Extract every row below and copy each line word for word, without changing anything.

Begin

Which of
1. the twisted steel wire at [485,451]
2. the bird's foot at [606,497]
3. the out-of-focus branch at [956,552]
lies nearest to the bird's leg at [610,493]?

End

**Response below**
Which of
1. the twisted steel wire at [485,451]
2. the bird's foot at [606,497]
3. the out-of-focus branch at [956,552]
lies nearest to the bird's leg at [610,493]?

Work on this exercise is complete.